Saint-Malo est le foyer du mouvement maritime et commercial dans le pays dont les limites viennent d’être indiquées. Cette contrée, riche d’une agriculture à laquelle il reste encore d’importantes conquêtes à faire, est habitée par une race d’hommes religieuse, vaillante, droite de cœur et d’esprit, constante dans ses entreprises et dans ses affections, quittant avec joie le sol natal pour les expéditions les plus périlleuses et les plus lointaines, mais toujours ramenée au foyer paternel par d’invincibles attachemens. Les grandes choses qu’ont faites les Malouins, le rang qu’ils tiennent encore dans notre navigation, témoignent de ce qu’ils seraient en état d’accomplir, et aucune partie, des côtes de France n’offre, dans les hommes et dans les choses, plus de ressources pour la reconstitution de notre marine que celle-ci. Je n’ai pas besoin de dire que le terme de Malouins ne désigne pas uniquement les habitans des 21 hectares sur lesquels est bâtie la ville de Saint-Malo : il s’applique à tout le quartier d’inscription maritime où se formaient les équipages de Jacques Cartier, de La Barbinais, de Duguay-Trouin, de Surcouf, et c’est ainsi que l’entendait Louis XIV, lorsque, dans ses ordonnances des 18 mars 1655, 14 janvier et 10 mars 1668, il prescrivait que le vaisseau-amiral de ses flottes fût toujours exclusivement monté par des matelots, officiers-mariniers et canonniers malouins.

La Rance, qui forme la rade, le port et l’établissement maritime de Saint-Malo, divise le pays adjacent en trois parties, dont les relations commerciales, bien que convergentes vers un même but, empruntent ou réclament des voies essentiellement distinctes. Ces trois parties sont la rive droite, la rive gauche de la Rance maritime, et le bassin du canal d’Ille-et-Rance, qui met aujourd’hui l’atterrage de Saint-Malo en communication avec Rennes, le cours de la Vilaine et le canal de Nantes à Brest.

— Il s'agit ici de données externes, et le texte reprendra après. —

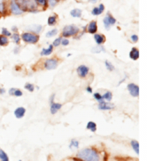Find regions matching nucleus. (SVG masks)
Masks as SVG:
<instances>
[{"label": "nucleus", "mask_w": 147, "mask_h": 161, "mask_svg": "<svg viewBox=\"0 0 147 161\" xmlns=\"http://www.w3.org/2000/svg\"><path fill=\"white\" fill-rule=\"evenodd\" d=\"M105 7L104 4H100L98 7H94V8L92 9L91 11V14L94 15H100L103 13V12L104 11Z\"/></svg>", "instance_id": "obj_15"}, {"label": "nucleus", "mask_w": 147, "mask_h": 161, "mask_svg": "<svg viewBox=\"0 0 147 161\" xmlns=\"http://www.w3.org/2000/svg\"><path fill=\"white\" fill-rule=\"evenodd\" d=\"M104 64H105V66H106V69H107L108 71H114V70H115V67L113 66V64H112V63L110 62H109V61H107V60L105 61Z\"/></svg>", "instance_id": "obj_30"}, {"label": "nucleus", "mask_w": 147, "mask_h": 161, "mask_svg": "<svg viewBox=\"0 0 147 161\" xmlns=\"http://www.w3.org/2000/svg\"><path fill=\"white\" fill-rule=\"evenodd\" d=\"M130 144H131V147H132L133 150H134L135 153H136L137 155H139V142H138L137 141H135V140H133V141H131Z\"/></svg>", "instance_id": "obj_19"}, {"label": "nucleus", "mask_w": 147, "mask_h": 161, "mask_svg": "<svg viewBox=\"0 0 147 161\" xmlns=\"http://www.w3.org/2000/svg\"><path fill=\"white\" fill-rule=\"evenodd\" d=\"M55 94H52L50 99H49V102H50V104H52L53 102H55V101H54V100H55Z\"/></svg>", "instance_id": "obj_41"}, {"label": "nucleus", "mask_w": 147, "mask_h": 161, "mask_svg": "<svg viewBox=\"0 0 147 161\" xmlns=\"http://www.w3.org/2000/svg\"><path fill=\"white\" fill-rule=\"evenodd\" d=\"M21 38L28 44H36L39 41V36L34 32H23Z\"/></svg>", "instance_id": "obj_4"}, {"label": "nucleus", "mask_w": 147, "mask_h": 161, "mask_svg": "<svg viewBox=\"0 0 147 161\" xmlns=\"http://www.w3.org/2000/svg\"><path fill=\"white\" fill-rule=\"evenodd\" d=\"M59 2H60V0H48V4L52 7V8H53V7H55Z\"/></svg>", "instance_id": "obj_38"}, {"label": "nucleus", "mask_w": 147, "mask_h": 161, "mask_svg": "<svg viewBox=\"0 0 147 161\" xmlns=\"http://www.w3.org/2000/svg\"><path fill=\"white\" fill-rule=\"evenodd\" d=\"M76 158L80 161H103L101 152L94 147L81 149L76 154Z\"/></svg>", "instance_id": "obj_1"}, {"label": "nucleus", "mask_w": 147, "mask_h": 161, "mask_svg": "<svg viewBox=\"0 0 147 161\" xmlns=\"http://www.w3.org/2000/svg\"><path fill=\"white\" fill-rule=\"evenodd\" d=\"M17 3L23 12H29V13H38L37 10L38 4L35 0H16Z\"/></svg>", "instance_id": "obj_2"}, {"label": "nucleus", "mask_w": 147, "mask_h": 161, "mask_svg": "<svg viewBox=\"0 0 147 161\" xmlns=\"http://www.w3.org/2000/svg\"><path fill=\"white\" fill-rule=\"evenodd\" d=\"M86 92H88V93H90V94H92L93 93V89H92V87H90V86H87V87H86Z\"/></svg>", "instance_id": "obj_42"}, {"label": "nucleus", "mask_w": 147, "mask_h": 161, "mask_svg": "<svg viewBox=\"0 0 147 161\" xmlns=\"http://www.w3.org/2000/svg\"><path fill=\"white\" fill-rule=\"evenodd\" d=\"M62 108V104L60 103H56L53 102L52 104H51V108H50V111L52 114H55L57 113V111Z\"/></svg>", "instance_id": "obj_16"}, {"label": "nucleus", "mask_w": 147, "mask_h": 161, "mask_svg": "<svg viewBox=\"0 0 147 161\" xmlns=\"http://www.w3.org/2000/svg\"><path fill=\"white\" fill-rule=\"evenodd\" d=\"M9 8L11 13L13 15H22L24 13L22 10V8H20V6H19V4L17 3L16 0H11L9 3Z\"/></svg>", "instance_id": "obj_6"}, {"label": "nucleus", "mask_w": 147, "mask_h": 161, "mask_svg": "<svg viewBox=\"0 0 147 161\" xmlns=\"http://www.w3.org/2000/svg\"><path fill=\"white\" fill-rule=\"evenodd\" d=\"M79 145H80V143H79V141H78V140L72 139L71 141V143H70L69 148L71 149L72 147H74L76 149H78V148H79Z\"/></svg>", "instance_id": "obj_28"}, {"label": "nucleus", "mask_w": 147, "mask_h": 161, "mask_svg": "<svg viewBox=\"0 0 147 161\" xmlns=\"http://www.w3.org/2000/svg\"><path fill=\"white\" fill-rule=\"evenodd\" d=\"M70 161H80V160H78V159H74V160H70Z\"/></svg>", "instance_id": "obj_47"}, {"label": "nucleus", "mask_w": 147, "mask_h": 161, "mask_svg": "<svg viewBox=\"0 0 147 161\" xmlns=\"http://www.w3.org/2000/svg\"><path fill=\"white\" fill-rule=\"evenodd\" d=\"M9 43V40H8V37L6 36H3V35H0V46L4 47L8 45Z\"/></svg>", "instance_id": "obj_22"}, {"label": "nucleus", "mask_w": 147, "mask_h": 161, "mask_svg": "<svg viewBox=\"0 0 147 161\" xmlns=\"http://www.w3.org/2000/svg\"><path fill=\"white\" fill-rule=\"evenodd\" d=\"M114 108V104L105 101H101V102H99V104H98V108L101 110V111H109V110L113 109Z\"/></svg>", "instance_id": "obj_10"}, {"label": "nucleus", "mask_w": 147, "mask_h": 161, "mask_svg": "<svg viewBox=\"0 0 147 161\" xmlns=\"http://www.w3.org/2000/svg\"><path fill=\"white\" fill-rule=\"evenodd\" d=\"M127 90L129 92L131 96L134 97H139V87L137 85L134 83H129L127 85Z\"/></svg>", "instance_id": "obj_8"}, {"label": "nucleus", "mask_w": 147, "mask_h": 161, "mask_svg": "<svg viewBox=\"0 0 147 161\" xmlns=\"http://www.w3.org/2000/svg\"><path fill=\"white\" fill-rule=\"evenodd\" d=\"M98 1H99V0H88L89 3H97Z\"/></svg>", "instance_id": "obj_46"}, {"label": "nucleus", "mask_w": 147, "mask_h": 161, "mask_svg": "<svg viewBox=\"0 0 147 161\" xmlns=\"http://www.w3.org/2000/svg\"><path fill=\"white\" fill-rule=\"evenodd\" d=\"M25 112H26L25 108H23V107H19V108H17L15 110V111H14V114H15V118H16L21 119L24 116Z\"/></svg>", "instance_id": "obj_12"}, {"label": "nucleus", "mask_w": 147, "mask_h": 161, "mask_svg": "<svg viewBox=\"0 0 147 161\" xmlns=\"http://www.w3.org/2000/svg\"><path fill=\"white\" fill-rule=\"evenodd\" d=\"M11 38H12V39L13 40L14 42L16 44V45H19V43H20L21 37H20V36H19V33L14 32L13 34L11 36Z\"/></svg>", "instance_id": "obj_26"}, {"label": "nucleus", "mask_w": 147, "mask_h": 161, "mask_svg": "<svg viewBox=\"0 0 147 161\" xmlns=\"http://www.w3.org/2000/svg\"><path fill=\"white\" fill-rule=\"evenodd\" d=\"M94 40H95L96 43L97 44V45H102L105 42V41H106V38H105L104 35L97 34V33H96V34H94Z\"/></svg>", "instance_id": "obj_17"}, {"label": "nucleus", "mask_w": 147, "mask_h": 161, "mask_svg": "<svg viewBox=\"0 0 147 161\" xmlns=\"http://www.w3.org/2000/svg\"><path fill=\"white\" fill-rule=\"evenodd\" d=\"M80 29L74 25L64 26L62 31V37L68 38L71 36H76L79 33Z\"/></svg>", "instance_id": "obj_3"}, {"label": "nucleus", "mask_w": 147, "mask_h": 161, "mask_svg": "<svg viewBox=\"0 0 147 161\" xmlns=\"http://www.w3.org/2000/svg\"><path fill=\"white\" fill-rule=\"evenodd\" d=\"M103 99H104V101H110L113 98V94H112L111 92H105V93L103 94Z\"/></svg>", "instance_id": "obj_27"}, {"label": "nucleus", "mask_w": 147, "mask_h": 161, "mask_svg": "<svg viewBox=\"0 0 147 161\" xmlns=\"http://www.w3.org/2000/svg\"><path fill=\"white\" fill-rule=\"evenodd\" d=\"M130 38L133 43H136L138 42V40H139V37H138L137 35H132Z\"/></svg>", "instance_id": "obj_40"}, {"label": "nucleus", "mask_w": 147, "mask_h": 161, "mask_svg": "<svg viewBox=\"0 0 147 161\" xmlns=\"http://www.w3.org/2000/svg\"><path fill=\"white\" fill-rule=\"evenodd\" d=\"M0 161H9L8 154L2 149H0Z\"/></svg>", "instance_id": "obj_24"}, {"label": "nucleus", "mask_w": 147, "mask_h": 161, "mask_svg": "<svg viewBox=\"0 0 147 161\" xmlns=\"http://www.w3.org/2000/svg\"><path fill=\"white\" fill-rule=\"evenodd\" d=\"M31 30L34 33H35V34H39L40 32H41V31L42 30V25H35L32 26V28H31Z\"/></svg>", "instance_id": "obj_29"}, {"label": "nucleus", "mask_w": 147, "mask_h": 161, "mask_svg": "<svg viewBox=\"0 0 147 161\" xmlns=\"http://www.w3.org/2000/svg\"><path fill=\"white\" fill-rule=\"evenodd\" d=\"M129 58H130L133 61H136L137 59H139V50H138V48H135V47L132 48V49H131L130 52H129Z\"/></svg>", "instance_id": "obj_14"}, {"label": "nucleus", "mask_w": 147, "mask_h": 161, "mask_svg": "<svg viewBox=\"0 0 147 161\" xmlns=\"http://www.w3.org/2000/svg\"><path fill=\"white\" fill-rule=\"evenodd\" d=\"M68 44H69V40H68L67 38H62V39H61V45H62L63 46H67V45H68Z\"/></svg>", "instance_id": "obj_39"}, {"label": "nucleus", "mask_w": 147, "mask_h": 161, "mask_svg": "<svg viewBox=\"0 0 147 161\" xmlns=\"http://www.w3.org/2000/svg\"><path fill=\"white\" fill-rule=\"evenodd\" d=\"M12 31H13V32H17V31H19L18 27H17V26H15V25L12 26Z\"/></svg>", "instance_id": "obj_44"}, {"label": "nucleus", "mask_w": 147, "mask_h": 161, "mask_svg": "<svg viewBox=\"0 0 147 161\" xmlns=\"http://www.w3.org/2000/svg\"><path fill=\"white\" fill-rule=\"evenodd\" d=\"M37 4L40 5V6H44V7H48V0H35Z\"/></svg>", "instance_id": "obj_36"}, {"label": "nucleus", "mask_w": 147, "mask_h": 161, "mask_svg": "<svg viewBox=\"0 0 147 161\" xmlns=\"http://www.w3.org/2000/svg\"><path fill=\"white\" fill-rule=\"evenodd\" d=\"M53 50H54V46L52 45H49L48 48H42V50H41V53H40V55L41 56H48V55H50L53 52Z\"/></svg>", "instance_id": "obj_18"}, {"label": "nucleus", "mask_w": 147, "mask_h": 161, "mask_svg": "<svg viewBox=\"0 0 147 161\" xmlns=\"http://www.w3.org/2000/svg\"></svg>", "instance_id": "obj_50"}, {"label": "nucleus", "mask_w": 147, "mask_h": 161, "mask_svg": "<svg viewBox=\"0 0 147 161\" xmlns=\"http://www.w3.org/2000/svg\"><path fill=\"white\" fill-rule=\"evenodd\" d=\"M94 98L95 99L96 101H97L98 102H101V101H104L103 96L101 95V94L99 93V92H96V93L94 94Z\"/></svg>", "instance_id": "obj_33"}, {"label": "nucleus", "mask_w": 147, "mask_h": 161, "mask_svg": "<svg viewBox=\"0 0 147 161\" xmlns=\"http://www.w3.org/2000/svg\"><path fill=\"white\" fill-rule=\"evenodd\" d=\"M87 32H89L90 34H96L97 31V21L93 20L89 23L88 26H87Z\"/></svg>", "instance_id": "obj_11"}, {"label": "nucleus", "mask_w": 147, "mask_h": 161, "mask_svg": "<svg viewBox=\"0 0 147 161\" xmlns=\"http://www.w3.org/2000/svg\"><path fill=\"white\" fill-rule=\"evenodd\" d=\"M19 51H20V47H16V48H15V49H14V53L18 54Z\"/></svg>", "instance_id": "obj_45"}, {"label": "nucleus", "mask_w": 147, "mask_h": 161, "mask_svg": "<svg viewBox=\"0 0 147 161\" xmlns=\"http://www.w3.org/2000/svg\"><path fill=\"white\" fill-rule=\"evenodd\" d=\"M6 91L4 87H0V95H3V94H6Z\"/></svg>", "instance_id": "obj_43"}, {"label": "nucleus", "mask_w": 147, "mask_h": 161, "mask_svg": "<svg viewBox=\"0 0 147 161\" xmlns=\"http://www.w3.org/2000/svg\"><path fill=\"white\" fill-rule=\"evenodd\" d=\"M48 161H52V160H48Z\"/></svg>", "instance_id": "obj_49"}, {"label": "nucleus", "mask_w": 147, "mask_h": 161, "mask_svg": "<svg viewBox=\"0 0 147 161\" xmlns=\"http://www.w3.org/2000/svg\"><path fill=\"white\" fill-rule=\"evenodd\" d=\"M8 94L10 96H15V97H22L23 95V92H22L21 89L15 88V87H11V88L8 90Z\"/></svg>", "instance_id": "obj_13"}, {"label": "nucleus", "mask_w": 147, "mask_h": 161, "mask_svg": "<svg viewBox=\"0 0 147 161\" xmlns=\"http://www.w3.org/2000/svg\"><path fill=\"white\" fill-rule=\"evenodd\" d=\"M116 22H117L116 19H115L114 17H113V15L109 13L106 14V16H105V18L104 19V25L105 29H107V30L110 29V27H111L112 25H115Z\"/></svg>", "instance_id": "obj_7"}, {"label": "nucleus", "mask_w": 147, "mask_h": 161, "mask_svg": "<svg viewBox=\"0 0 147 161\" xmlns=\"http://www.w3.org/2000/svg\"><path fill=\"white\" fill-rule=\"evenodd\" d=\"M70 14L74 18H80L82 15V11L79 8H74V9L71 10Z\"/></svg>", "instance_id": "obj_21"}, {"label": "nucleus", "mask_w": 147, "mask_h": 161, "mask_svg": "<svg viewBox=\"0 0 147 161\" xmlns=\"http://www.w3.org/2000/svg\"><path fill=\"white\" fill-rule=\"evenodd\" d=\"M71 54H68V57H70V56H71Z\"/></svg>", "instance_id": "obj_48"}, {"label": "nucleus", "mask_w": 147, "mask_h": 161, "mask_svg": "<svg viewBox=\"0 0 147 161\" xmlns=\"http://www.w3.org/2000/svg\"><path fill=\"white\" fill-rule=\"evenodd\" d=\"M2 35L6 36V37H11L12 33L10 32L6 28H3V29H2Z\"/></svg>", "instance_id": "obj_35"}, {"label": "nucleus", "mask_w": 147, "mask_h": 161, "mask_svg": "<svg viewBox=\"0 0 147 161\" xmlns=\"http://www.w3.org/2000/svg\"><path fill=\"white\" fill-rule=\"evenodd\" d=\"M6 12V3L5 0H0V15H3Z\"/></svg>", "instance_id": "obj_23"}, {"label": "nucleus", "mask_w": 147, "mask_h": 161, "mask_svg": "<svg viewBox=\"0 0 147 161\" xmlns=\"http://www.w3.org/2000/svg\"><path fill=\"white\" fill-rule=\"evenodd\" d=\"M24 89H26L27 91H29V92H33L35 91V85L31 83H26L24 85Z\"/></svg>", "instance_id": "obj_31"}, {"label": "nucleus", "mask_w": 147, "mask_h": 161, "mask_svg": "<svg viewBox=\"0 0 147 161\" xmlns=\"http://www.w3.org/2000/svg\"><path fill=\"white\" fill-rule=\"evenodd\" d=\"M57 29H52V30L48 31V32L46 33V35H45V36H46L47 38H52V37H53V36H55V35H57Z\"/></svg>", "instance_id": "obj_32"}, {"label": "nucleus", "mask_w": 147, "mask_h": 161, "mask_svg": "<svg viewBox=\"0 0 147 161\" xmlns=\"http://www.w3.org/2000/svg\"><path fill=\"white\" fill-rule=\"evenodd\" d=\"M61 39H62V37H58L57 38H55V40H54L53 42V44H52V45H53L54 47H58L59 45H61Z\"/></svg>", "instance_id": "obj_37"}, {"label": "nucleus", "mask_w": 147, "mask_h": 161, "mask_svg": "<svg viewBox=\"0 0 147 161\" xmlns=\"http://www.w3.org/2000/svg\"><path fill=\"white\" fill-rule=\"evenodd\" d=\"M59 61L55 58H48L45 60L44 63V67L47 70H54L56 69L58 66Z\"/></svg>", "instance_id": "obj_5"}, {"label": "nucleus", "mask_w": 147, "mask_h": 161, "mask_svg": "<svg viewBox=\"0 0 147 161\" xmlns=\"http://www.w3.org/2000/svg\"><path fill=\"white\" fill-rule=\"evenodd\" d=\"M89 71H90V68L87 67V66L84 65V64H81V65L78 66V68H77V73H78V76L82 78H86L87 75L89 74Z\"/></svg>", "instance_id": "obj_9"}, {"label": "nucleus", "mask_w": 147, "mask_h": 161, "mask_svg": "<svg viewBox=\"0 0 147 161\" xmlns=\"http://www.w3.org/2000/svg\"><path fill=\"white\" fill-rule=\"evenodd\" d=\"M86 129L90 130L91 132H96L97 131V124L94 121H89L86 126Z\"/></svg>", "instance_id": "obj_20"}, {"label": "nucleus", "mask_w": 147, "mask_h": 161, "mask_svg": "<svg viewBox=\"0 0 147 161\" xmlns=\"http://www.w3.org/2000/svg\"><path fill=\"white\" fill-rule=\"evenodd\" d=\"M92 52H94V53H99L101 52H105V48L103 46H101V45H98V46L94 48Z\"/></svg>", "instance_id": "obj_34"}, {"label": "nucleus", "mask_w": 147, "mask_h": 161, "mask_svg": "<svg viewBox=\"0 0 147 161\" xmlns=\"http://www.w3.org/2000/svg\"><path fill=\"white\" fill-rule=\"evenodd\" d=\"M57 22V15H51L48 19V25L50 26L55 25V24Z\"/></svg>", "instance_id": "obj_25"}]
</instances>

La presqu’ile qui sépare la rade de la Rance de celle de Cancale a 14 kilomètres de largeur, et, de l’une à l’autre, la côte court à l’est-nord-est. Inégale et déchirée, elle projette au travers des flots les pointes rocheuses de la Varde, du Meinga et du Grouin de Cancale, puis se retourne brusquement vers le sud ; des roches nombreuses, dont une grande partie sont couvertes à la haute mer, forment en avant un rempart d’écueils. Le long et à une certaine distance de la mer, le gneiss perce de tous côtés un manteau de sables siliceux que lui ont jeté les vents du large : ces sables sont fixés par un gazon grossier, et les essais de culture dont ils ont été l’objet ont tous réussi.